Over the weekend I also finished reading Ted Hughes: Collected Poems for Children. Definitely a book I'll go back to over and over. Such a pity that the wonderful, sympathetically imaginative, illustrations by Raymond Briggs only apply to a limited range of the text. If they'd been featured on every page I think the volume might have been acknowledged as one of the greatest ever 'books for kids'. As it is, it's breathtakingly rewarding. Part of me suspects that some of TH's poems for younger readers might out-live his work for adults.
Actually on putting the book back on my shelves I immediately felt like taking down my copy of What is the Truth?, but since I'd just read the poems involved in the Collected that seemed a bit like over-doing it. Though I would like to read it soon and remind myself of how the connecting prose narrative works.
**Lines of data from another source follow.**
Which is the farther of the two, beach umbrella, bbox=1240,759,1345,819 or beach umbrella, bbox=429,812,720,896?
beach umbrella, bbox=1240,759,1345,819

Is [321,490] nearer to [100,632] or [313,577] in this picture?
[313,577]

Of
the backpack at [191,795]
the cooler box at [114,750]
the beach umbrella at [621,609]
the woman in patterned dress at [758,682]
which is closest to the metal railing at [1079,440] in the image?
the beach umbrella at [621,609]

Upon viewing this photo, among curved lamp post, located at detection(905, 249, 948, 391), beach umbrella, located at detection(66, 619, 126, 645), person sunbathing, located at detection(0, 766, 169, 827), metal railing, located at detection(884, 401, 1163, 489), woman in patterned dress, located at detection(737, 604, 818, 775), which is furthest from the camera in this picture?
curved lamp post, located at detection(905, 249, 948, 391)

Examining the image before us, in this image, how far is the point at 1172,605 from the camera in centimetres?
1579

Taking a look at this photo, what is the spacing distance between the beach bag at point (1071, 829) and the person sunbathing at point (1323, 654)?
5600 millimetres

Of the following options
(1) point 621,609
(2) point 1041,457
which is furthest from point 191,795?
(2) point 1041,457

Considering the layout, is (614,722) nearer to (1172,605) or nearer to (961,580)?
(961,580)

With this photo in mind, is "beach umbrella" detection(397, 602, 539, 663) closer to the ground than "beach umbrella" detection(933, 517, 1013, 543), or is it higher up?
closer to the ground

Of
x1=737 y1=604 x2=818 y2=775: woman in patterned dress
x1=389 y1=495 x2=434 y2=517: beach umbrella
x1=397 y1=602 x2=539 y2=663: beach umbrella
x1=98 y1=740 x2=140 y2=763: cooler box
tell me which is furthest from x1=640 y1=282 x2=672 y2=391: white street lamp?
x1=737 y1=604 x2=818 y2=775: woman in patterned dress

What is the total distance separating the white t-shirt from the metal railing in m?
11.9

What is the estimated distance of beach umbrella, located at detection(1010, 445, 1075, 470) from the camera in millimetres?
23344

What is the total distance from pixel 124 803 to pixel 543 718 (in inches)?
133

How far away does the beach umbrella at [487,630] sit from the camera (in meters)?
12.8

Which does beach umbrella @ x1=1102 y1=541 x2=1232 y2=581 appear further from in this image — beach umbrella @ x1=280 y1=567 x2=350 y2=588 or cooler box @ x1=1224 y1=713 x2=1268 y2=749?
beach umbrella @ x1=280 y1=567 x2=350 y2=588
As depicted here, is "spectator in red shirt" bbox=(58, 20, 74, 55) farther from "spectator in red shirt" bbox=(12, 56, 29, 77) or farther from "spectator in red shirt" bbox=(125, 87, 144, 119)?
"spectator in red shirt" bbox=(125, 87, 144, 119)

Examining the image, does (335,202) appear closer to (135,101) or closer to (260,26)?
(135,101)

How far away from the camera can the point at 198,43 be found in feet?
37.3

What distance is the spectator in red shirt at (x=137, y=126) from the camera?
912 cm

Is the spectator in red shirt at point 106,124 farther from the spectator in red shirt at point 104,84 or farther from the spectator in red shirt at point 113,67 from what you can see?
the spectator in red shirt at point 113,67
It looks like the poetry book that will be coming off the shelves is my Henry Vaughan: The Complete Poems, in the Penguin edition I got hold of in the late 1970s. I was thinking of holding back on the read-throughs of my various collecteds / completes after struggling a wee bit earlier in the year on the epic Robert Lowell reading, but I feel I've got my breath back after reading the Hughes (as I suspected I might.) And I'm still holding off buying any new books until I finally retire. Though if I see any exciting single volumes when we visit the UK that resolution may just crumble - hence the fact that I'm officially putting the Vaughan on hold until the new year.